Data is being RDMA’d into the GPU.
– Chunks of 1 GPU page - 64KB.
– 10 chunks per “cycle” - 640KB.
– 800 cycles - 500MB.
If I do a cudaMemcopy, 800 mem. copies, the copy is very fast, in the microseconds.
Makes sense given GPU RAM speeds.
If I move this into a kernel.
1 block, 10 threads per block.
each thread has a for-loop, looping 80 times each.
Kernel arguments take in pointers to data.
Pointers are cast to a struct with an array of 1 gpu page size.
struct buffer
{
uint8_t data[GPU_PAGE_SIZE];
}
use struct assignment to perform the deep-copy of the array.
{
*pDst = *pSrc;
}
This same 500mb copy goes from milliseconds to tens of seconds - about 27 seconds.
Using NSIGHT, the delay is definitely in the kernel and not the overhead to launch the kernel, etc.
Can someone explain why such a big difference?
I expected a significant delta, but definitely not this big.
Does it have anything to do with thread access between BAR1 memory vs FB memory?
Both regions of memory should be contiguous within the GPU.
Is it the for-loops?
The pointer increments?
Another test I ran, with an overall destination of 1GB (instead of 500MB) saw the multiple cudaMemcopies take ~78ms while the kernel version took ~32 seconds.
What does that mean exactly? You are using GPUDirect RDMA to transfer data from a 3rd party device to the GPU? Or do you simply mean you are copying data from host to device? Or are you referring to a copy on the same device?
You can transfer 500MB in microseconds? That doesn’t seem plausible unless you are referring to a device-to-device copy on the same device.
That is a really bad way to do data copying on the GPU, if you are doing one struct assignment per thread.
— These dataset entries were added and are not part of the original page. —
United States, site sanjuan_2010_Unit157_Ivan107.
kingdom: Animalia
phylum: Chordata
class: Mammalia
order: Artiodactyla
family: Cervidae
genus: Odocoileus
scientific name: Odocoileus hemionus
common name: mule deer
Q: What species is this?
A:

Very possible given GPU memory speeds - I was able to copy 1GB in 11ms according to NSIGHT.
– cudaMemcopy
– 11,684.119 microseconds
– 87,640.3 MB/s data rates
Good information. What is the preferred method (suggested way)?
I see. But that really has nothing to do with your question, right? Your questions about copy speeds have nothing to do with copying data over PCIe, correct?
So I guess you are referring to a device-to-device copy on the same device here (not over PCIe, not from host to device). You have not answered my question, but that’s the only way the data could make sense. And I’m amused that a generic reference to “microseconds” includes a range up to 11,000 microseconds, but I quibble.
If data were flowing over PCIe, any valid/proper measurement of data transfer throughput could not exceed PCIe throughput, which is on the order of 12.5GB/s for a Gen 3 x16 link. 500MB of data could not be any faster than 0.5/12.5 s = 1/25 sec = 40 milliseconds (approx).
You want adjacent threads to read adjacent data, and write adjacent data. That will not happen with a struct-per-thread copy. Just read any resource on CUDA “coalescing” behavior.
Correct: For this question, I think GpuDirect is working just fine.
Sorry for my vagueness, I failed to make it clear.
Once the data is on the GPU, I am doing a DevtoDev (Bar1 region to FB memory region) copy. This is so that GpuDirect RDMA buffer can be overwritten while the second buffer can be used for “data-processing” - in theory by another kernel (that portion all still tbd).
I will look into this topic. Since the memory allocated is contiguous and the threads are also “contiguous” (1block, 10threads on the x within the block), I though I would be OK.
You don’t want to be using 10 threads per block either. You should choose threadblock sizes as whole-number multiples of 32. If you google “cuda copy kernel” I think you’ll come across a lot of useful reading and examples.
I give the FPGA a page-table with addresses to each GPU page I have allocated.
The FPGA has limited resources and, for the sake of this thread, let’s say the FPGA can only store a page-table large enough to reference 10 pages on the GPU.
This is why I then decided to use 10 threads in the Kernel - and since all they are doing is copying data, dev-to-dev, at GPU Page sizes, I didn’t think there would be any inefficiency.
– I obviously have a lot to learn, still.